Tyler in our night train berth, not excited about another night-time journey

The soft sleepers weren't all that soft, and the 5AM wakeup call was a little earlier than we might have desired, but it did get us to Nha Trang, where we would spend my birthday and meet up with my friend, Alison. (You can read about her adventures in Korea, China and Vietnam here.) We were excited to see someone we knew, but we felt a little bad that she was probably seeing us at our lowest travel moment so far on the trip. Our overall fatigue was making us both cranky and a little fractious, both easily more irritated by life, people, and each other than normal. But a day spent on the beach under thatched umbrellas drinking beer helped cure us of some of our malaise. That and having a lobster grilled for me on the beach for lunch!

Beach in Nha Trang

My birthday ended up being a day of total relaxation and pampering. We decided to go to the local Thap Ba Hot Springs, where we were shuttled between hot mineral mud baths, high pressure mineral water spray, hot mineral water soak, and then big pools filled with more hot mineral water. All the warm water helped us ignore the fact that it was raining (rainy season, after all) for most of the day.

In the hot mud bath!

To be even more decadent, we got massages. For less than $5, a petite Vietnamese woman will give you a massage--complete with walking on your back and trying to pop most of your joints. Then Alison treated my travel-sore feet to a pedicure. A great way to turn 31!
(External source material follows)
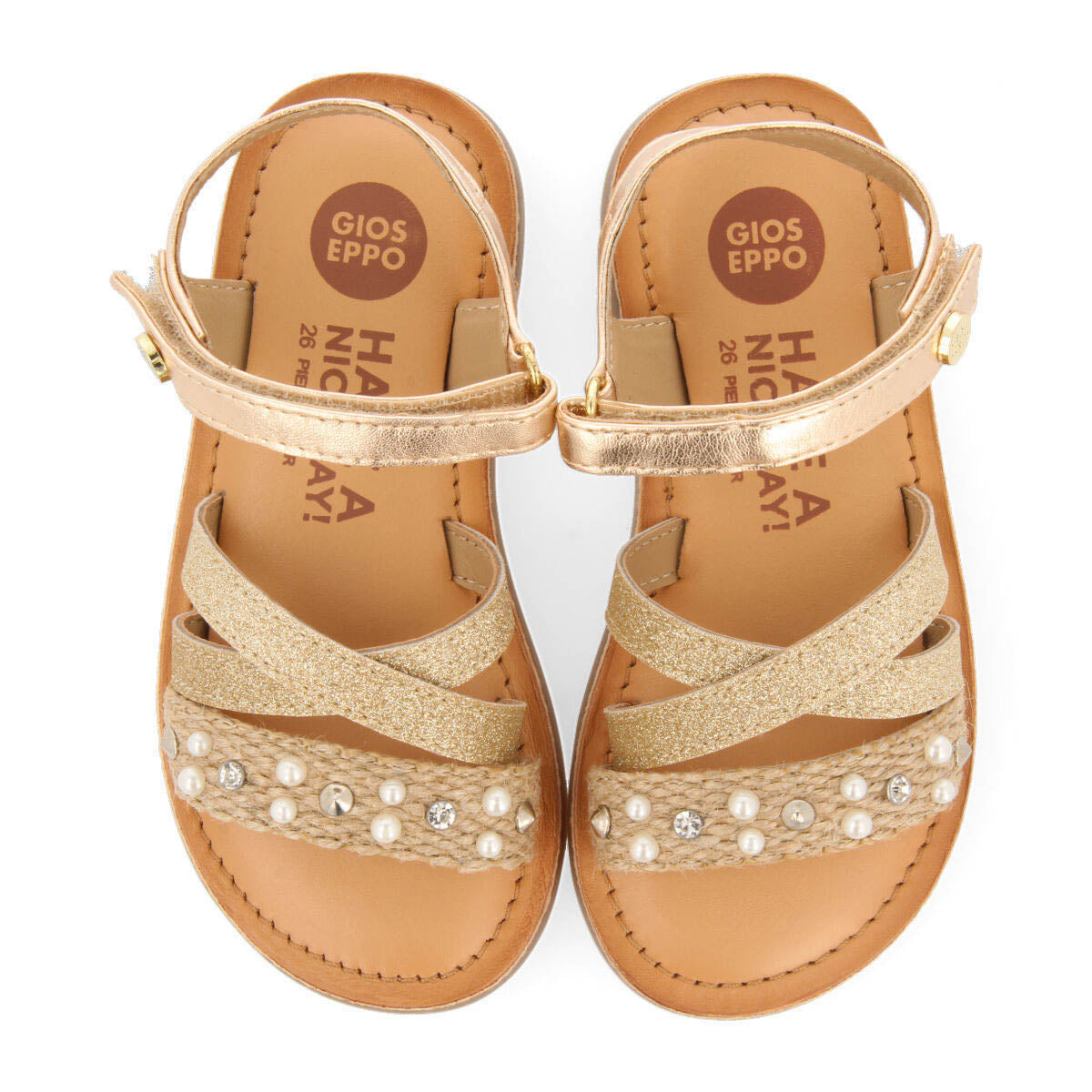 Jandira girls multicoloured jute sandals withearls and glitter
After all that, we went to dinner at a place I'd read about in our guide book that specialized in BBQing food at your own table. We ordered marinated chicken, beef and vegetables (tofu, potatoes, okra, pineapple, plantains, onions, tomato) that we then grilled over a small charcoal fire at the table. Delicious and interactive!

Birthday BBQ

And as travel continues to teach me, sometimes it's best if the best laid plans go out the window. We had originally planned to go to another nearby restaurant for dessert. But we had forgotten to bring our bag, which included our camera (thanks for the pictures, Alison!) and our guidebook with the necessary information. We saw some other tourists (aka white people) in the restaurant looking at their Lonely Planet, so Tyler went over to see if he could get the information. Turns out they were French (as was their guidebook) but they managed to communicate OK and even got the name of a nearby patisserie. We went there instead and greatly amused the girls at the countering by trying to order my birthday desserts. I really wanted to try one of everything, but made do with a small banana cake, coconut cake, green bean cake, and a profiterole.

Vietnamese Patisserie

Thanks to Tyler and Alison for making my birthday away from home so wonderful!
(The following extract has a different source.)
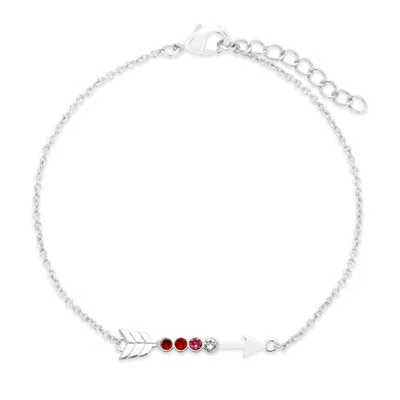 Evesaddiction Custom Birthstone Arrow Bracelet - Silver / 4 In Silver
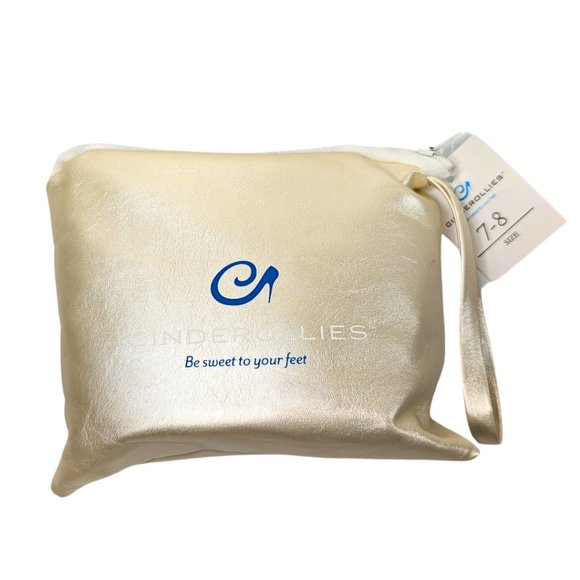 Cinderollies NWT Size 7-8 Pearl Ivory Foldable Rollable Ballet Flats - Picture 2 of 6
Two days of R&R and time spent with a real friend with whom we could talk to about more than just the usual travel banter (where are you from, where have you been, where are you going) worked wonders for us both. We were back to feeling like normal human beings, happy to see the world around us and continue our adventures.

Oh, and in other noteworthy news, Tyler decided the beard was too hot in Southeast Asia and got a trim....


1 comment:

ambika said...

Happy belated birthday! Sounds like one to remember!